In the forest, he is captured by a Kapalik, a Tantric sage who plans to sacrifice him to the goddess Bhairavi. The Kapalik’s foster-daughter, Kapalkundala, rescues Nabakumar and later agrees to marry him. The couple returns to Saptagram, where she adopts the name Mrinmoyee.

On the way home, they encounter a Muslim woman named Motibibi, who is revealed to be Padmabati, Nabakumar’s first wife.

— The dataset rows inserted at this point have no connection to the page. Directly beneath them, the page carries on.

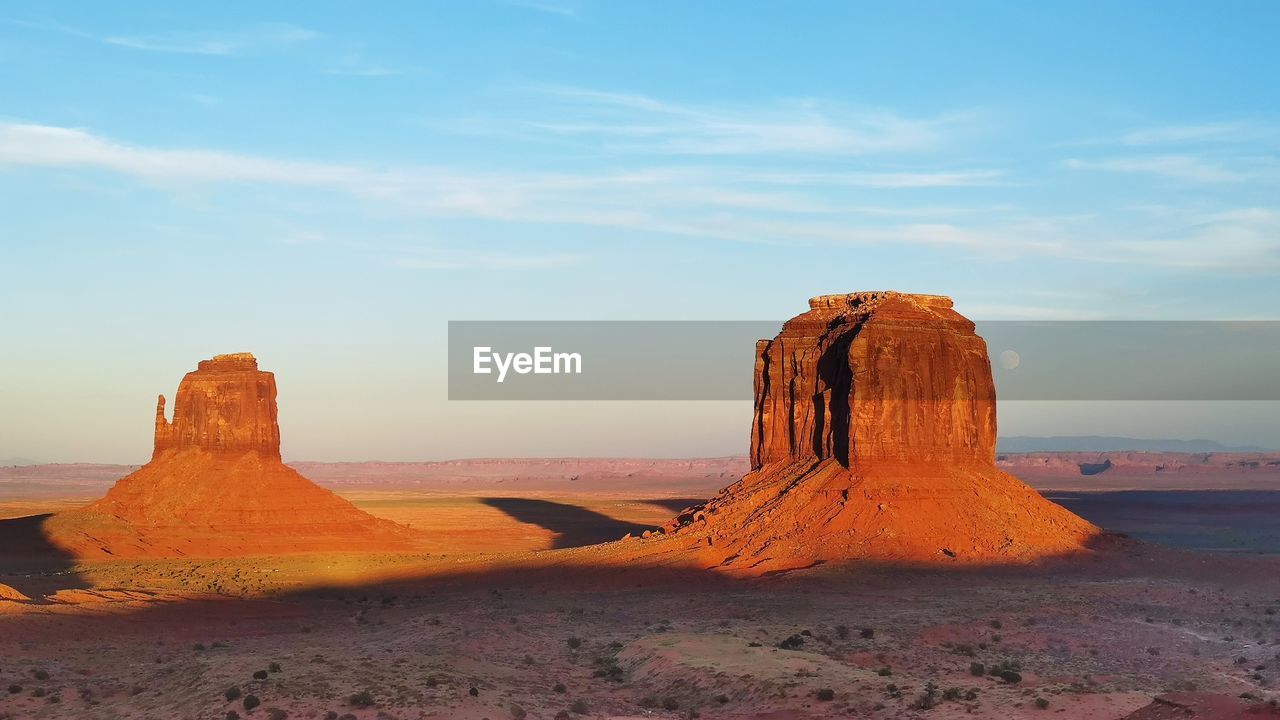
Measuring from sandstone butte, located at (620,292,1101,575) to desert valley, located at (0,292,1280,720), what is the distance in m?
0.11

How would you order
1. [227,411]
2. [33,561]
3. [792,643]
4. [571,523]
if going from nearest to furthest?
[792,643] < [33,561] < [227,411] < [571,523]

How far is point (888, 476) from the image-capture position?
4688 cm

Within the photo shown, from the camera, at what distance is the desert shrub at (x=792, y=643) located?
102 feet

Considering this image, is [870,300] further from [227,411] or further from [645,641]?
[227,411]

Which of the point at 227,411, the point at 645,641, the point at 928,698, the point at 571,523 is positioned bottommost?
the point at 571,523

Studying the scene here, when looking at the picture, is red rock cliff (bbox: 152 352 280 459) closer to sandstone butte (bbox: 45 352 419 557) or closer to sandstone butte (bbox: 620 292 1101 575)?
sandstone butte (bbox: 45 352 419 557)

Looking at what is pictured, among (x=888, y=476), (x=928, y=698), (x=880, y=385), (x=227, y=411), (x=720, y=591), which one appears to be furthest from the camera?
(x=227, y=411)

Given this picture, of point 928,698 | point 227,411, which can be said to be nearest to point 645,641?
point 928,698

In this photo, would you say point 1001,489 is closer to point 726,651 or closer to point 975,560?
point 975,560

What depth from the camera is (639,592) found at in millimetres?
42125

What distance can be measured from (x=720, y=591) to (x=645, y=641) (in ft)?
33.0

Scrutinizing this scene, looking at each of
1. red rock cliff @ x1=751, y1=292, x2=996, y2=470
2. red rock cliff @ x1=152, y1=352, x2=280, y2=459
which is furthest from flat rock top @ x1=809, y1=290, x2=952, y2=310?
red rock cliff @ x1=152, y1=352, x2=280, y2=459

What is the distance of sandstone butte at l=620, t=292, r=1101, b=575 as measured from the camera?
45.1m

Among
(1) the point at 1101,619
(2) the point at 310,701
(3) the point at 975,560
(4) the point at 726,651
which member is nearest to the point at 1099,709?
(4) the point at 726,651
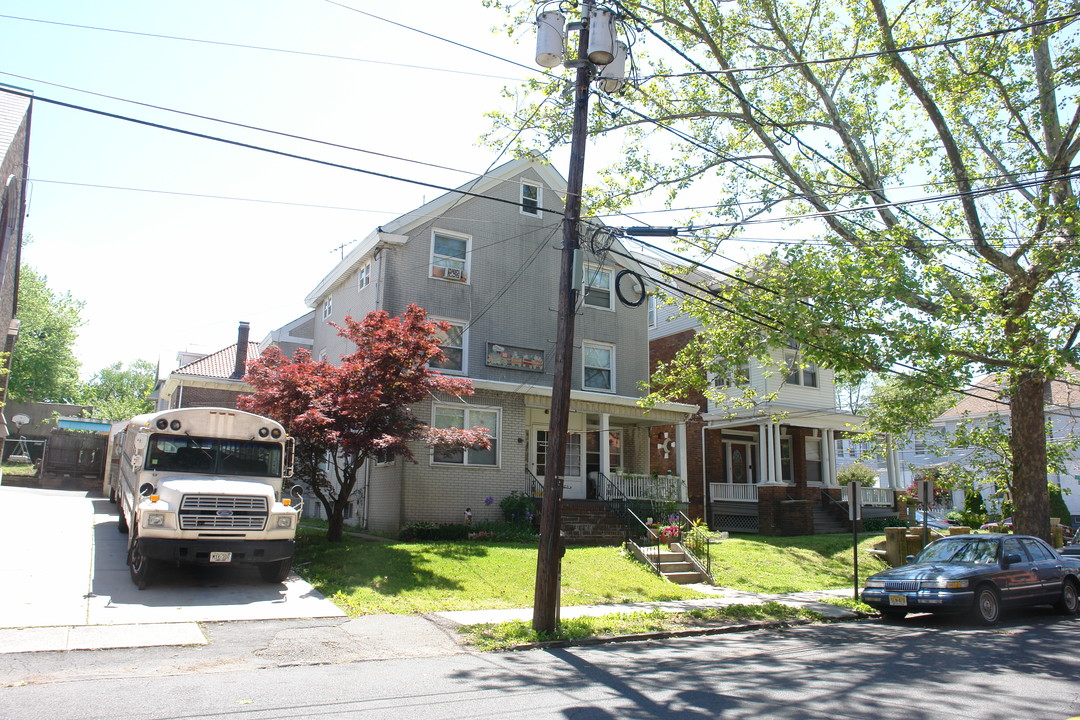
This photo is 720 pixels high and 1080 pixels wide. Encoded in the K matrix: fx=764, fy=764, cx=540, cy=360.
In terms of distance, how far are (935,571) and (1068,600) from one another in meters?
3.11

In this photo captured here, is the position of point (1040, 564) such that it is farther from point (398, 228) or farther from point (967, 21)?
point (398, 228)

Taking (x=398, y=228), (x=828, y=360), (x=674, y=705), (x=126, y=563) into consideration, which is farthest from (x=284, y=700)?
(x=398, y=228)

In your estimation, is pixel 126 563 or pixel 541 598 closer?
pixel 541 598

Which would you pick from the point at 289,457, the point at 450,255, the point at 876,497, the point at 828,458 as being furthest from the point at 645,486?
the point at 876,497

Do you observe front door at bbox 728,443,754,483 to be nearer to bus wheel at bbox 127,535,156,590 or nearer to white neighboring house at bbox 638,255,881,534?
white neighboring house at bbox 638,255,881,534

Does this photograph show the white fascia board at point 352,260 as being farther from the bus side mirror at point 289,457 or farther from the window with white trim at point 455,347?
the bus side mirror at point 289,457

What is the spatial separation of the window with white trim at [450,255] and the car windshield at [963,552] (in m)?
13.4

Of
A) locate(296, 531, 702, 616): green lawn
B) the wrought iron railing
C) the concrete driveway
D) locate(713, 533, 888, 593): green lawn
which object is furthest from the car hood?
the wrought iron railing

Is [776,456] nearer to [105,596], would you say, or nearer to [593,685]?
[593,685]

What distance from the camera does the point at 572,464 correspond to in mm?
22578

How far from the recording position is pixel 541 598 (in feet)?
33.5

Years earlier, she had been forcibly converted to Islam, leading Nabakumar to leave her, according to the prevailing societal norms.

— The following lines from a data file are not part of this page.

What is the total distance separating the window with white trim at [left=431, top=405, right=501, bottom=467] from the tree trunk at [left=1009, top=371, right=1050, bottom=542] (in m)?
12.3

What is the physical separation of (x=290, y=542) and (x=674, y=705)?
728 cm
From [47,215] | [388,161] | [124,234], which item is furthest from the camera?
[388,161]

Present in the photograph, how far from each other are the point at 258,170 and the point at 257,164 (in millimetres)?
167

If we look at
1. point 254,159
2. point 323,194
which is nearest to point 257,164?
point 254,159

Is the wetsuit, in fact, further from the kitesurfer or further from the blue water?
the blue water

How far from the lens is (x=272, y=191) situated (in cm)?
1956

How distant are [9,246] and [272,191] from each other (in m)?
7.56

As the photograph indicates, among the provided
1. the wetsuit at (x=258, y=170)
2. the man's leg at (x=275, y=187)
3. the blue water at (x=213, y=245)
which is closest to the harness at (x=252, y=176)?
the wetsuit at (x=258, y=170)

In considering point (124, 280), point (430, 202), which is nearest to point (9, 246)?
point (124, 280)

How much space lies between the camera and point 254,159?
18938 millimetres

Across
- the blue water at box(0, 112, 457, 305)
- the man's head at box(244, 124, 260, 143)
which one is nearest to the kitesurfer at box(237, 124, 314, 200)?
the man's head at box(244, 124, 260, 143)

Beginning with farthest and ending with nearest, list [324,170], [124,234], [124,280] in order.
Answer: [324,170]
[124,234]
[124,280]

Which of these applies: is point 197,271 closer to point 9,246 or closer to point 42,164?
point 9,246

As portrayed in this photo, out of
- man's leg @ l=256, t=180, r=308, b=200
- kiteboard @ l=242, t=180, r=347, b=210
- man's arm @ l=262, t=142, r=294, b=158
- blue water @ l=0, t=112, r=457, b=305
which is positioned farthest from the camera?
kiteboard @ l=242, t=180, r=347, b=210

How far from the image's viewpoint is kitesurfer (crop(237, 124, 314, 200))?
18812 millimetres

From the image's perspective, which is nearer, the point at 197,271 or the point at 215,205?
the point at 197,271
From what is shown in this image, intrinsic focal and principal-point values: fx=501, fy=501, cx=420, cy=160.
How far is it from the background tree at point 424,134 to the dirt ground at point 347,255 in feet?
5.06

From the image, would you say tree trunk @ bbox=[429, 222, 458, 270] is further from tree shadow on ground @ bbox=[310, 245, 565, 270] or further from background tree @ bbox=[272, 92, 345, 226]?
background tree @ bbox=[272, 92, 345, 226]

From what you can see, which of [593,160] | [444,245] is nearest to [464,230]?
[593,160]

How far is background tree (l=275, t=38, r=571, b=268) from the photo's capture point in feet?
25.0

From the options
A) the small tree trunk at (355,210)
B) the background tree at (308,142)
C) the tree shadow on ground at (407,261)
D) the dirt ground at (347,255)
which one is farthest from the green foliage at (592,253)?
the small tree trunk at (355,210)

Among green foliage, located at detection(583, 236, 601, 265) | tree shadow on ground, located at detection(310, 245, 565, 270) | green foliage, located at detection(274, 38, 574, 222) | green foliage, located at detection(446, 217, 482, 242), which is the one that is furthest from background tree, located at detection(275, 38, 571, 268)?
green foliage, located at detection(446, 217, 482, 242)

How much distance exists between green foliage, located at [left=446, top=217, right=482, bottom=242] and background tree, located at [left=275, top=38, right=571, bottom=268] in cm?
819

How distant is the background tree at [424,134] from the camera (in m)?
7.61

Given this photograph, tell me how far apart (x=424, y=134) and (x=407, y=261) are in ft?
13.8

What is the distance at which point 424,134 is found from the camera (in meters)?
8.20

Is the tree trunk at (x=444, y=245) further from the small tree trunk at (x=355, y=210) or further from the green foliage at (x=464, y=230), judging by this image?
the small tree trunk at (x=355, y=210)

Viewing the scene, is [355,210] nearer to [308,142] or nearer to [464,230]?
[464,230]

Motibibi, longing to reclaim her husband’s love, later visits Saptagram in disguise of a man, and requests Kapalkundala to leave him, to which the naive Kapalkundala readily agrees.

Nabakumar, unaware of the deception, suspects Kapalkundala of infidelity. Misled by the Kapalik, who has also come to Saptagram seeking revenge, Nabakumar agrees to a second sacrifice — this time of his wife.

At the cremation ground, the misunderstanding is revealed. Nabakumar begs her to return, but Kapalkundala, disillusioned and unwilling to continue living, refuses. As the Ganga crashes into the ghat and breaks the steps beneath her, she falls into the river. Nabakumar jumps in after her and also drowns.

==Sequel==
In 1874, Damodar Mukhopadhyay, a relative of Chattopadhyay, wrote Mrinmayee, a sequel to Kapalkundala. Mukhopadhyay also wrote Nabab-Nandini, a sequel to Chattopadhyay's first work Durgeshnandini, in 1901.

==In adaptation==
===Films===
- Bengali
- 1929: Kapalkundala, starring Durgadas Bannerjee, Indira Devi, Sita Devi, directed by Priyanath N. Ganguly.
- 1933: Kapalkundala, starring Durgadas Bannerjee, Manoranjan Bhattacharya and Molina Devi, directed by Premankur Atorthy.
- 1952: Kapalkundala, directed by Ardhendu Mukherjee.
- 1981: Kapalkundala, directed by Pinaki Bhushan Mukherji starring Bhanu Banerjee, Ranjit Mallick, Mahua Roy Chowdhury.

- Hindi
- 1939: Kapal Kundala, starring Sailen Choudhury, Leela Desai and Najmul Hussain, directed by Nitin Bose, Phani Majumdar.

===Television===
- Kapal Kundala, a television series based on the aired on DD National.
- 2019-20: Kapalkundala, an Indian Bengali television soap opera that aired on Star Jalsha.

===Others===
- It was adapted as a comic by Debrani Mitra in the 720th issue of the Indian comic book series, Amar Chitra Katha.